As the largest economy in the world, it should be no surprise that the US is also the largest market for automation and a major global producer of industrial automation equipment. Exporting $10.5 billion worth of products to foreign markets in 2015, the US is seen to have a higher standard of certification for its products compared to many other parts of the world.
In the medical sector, for example, any device used in the US must be tested, certified and labelled by an accredited body. Traditionally, European certified marks such as TUV and ETL were not recognised by the Occupational Safety and Health administration (OSHA) and typically companies had to obtain certification from the Underwriters Laboratories (UL) before selling their products to the North American market.
The UL is renowned for promoting safe working environments by safeguarding a business’s employees and products, as well as working to facilitate international trade. This level of certification is the minimum standard for any equipment used across the North American continent, but achieving such certification means companies can meet a customer’s export requirements without delay.
However, pressure from other certified bodies not recognised in the US led to OSHA extending the number of bodies listed as Nationally Recognised Testing Laboratories (NRTL).
Also referred to as the certified body (CB) scheme, the programme aims to bridge the gap between many businesses looking to gain access to the US market and those already competing. The scheme has introduced 18 NRTL’s with nearly 500 test houses operating within those 18 entities globally.

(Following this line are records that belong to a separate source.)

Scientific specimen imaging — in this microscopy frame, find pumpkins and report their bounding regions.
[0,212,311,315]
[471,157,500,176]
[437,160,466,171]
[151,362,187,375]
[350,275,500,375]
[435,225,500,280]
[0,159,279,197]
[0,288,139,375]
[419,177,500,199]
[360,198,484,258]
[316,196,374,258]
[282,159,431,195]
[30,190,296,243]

The UL certification has always been upheld as the forefront process for validating the performance and safety of industrial equipment, systems and services. By opening up alternative options to ensure product compliance, OSHA has provided British companies with other methods of competing and securing their place in the US market.
The process for obtaining a CB passport for a product is like submitting any product to a test laboratory. For this specific certification and to ensure compliance in the US, the body employed must be listed as a part of one of the 18 NRTLs.
As part of the test, a production site audit is also undertaken by the certified body and regular inspections are conducted to ensure ongoing compliance. The product itself is tested against the electrical and mechanical standards relevant to that device’s sector. For example, all medical equipment would be tested against the ISO60601 standard.
With years of experience in the design and manufacturing of electronic and inductive components for the US market, at REO UK we believe this scheme to be a business opportunity for those that are looking to retain a competitive edge. Having some of the most respected testing bodies in the UK means that businesses can gain compliance locally and at a reduced cost.
At REO UK, we manufacture products using UL listed components, making it easier for our products to be incorporated into an original equipment manufacturer’s (OEMs) device. Additionally, for bespoke products we can also manufacture products using an approved isolation scheme, which is typically used when producing chokes, resistors and transformers.
With the US totalling 19 per cent of the UK’s exports in 2016, more businesses can contribute to the increase of this figure by opening up their chances to compete directly in this market. Working with companies like REO UK can make the process of meeting compliance simple and less of a burden.
Demonstrating that your products are safe and fit for purpose is important to new and existing customers, whether you are looking to increase your exporting turnover now or in the upcoming years.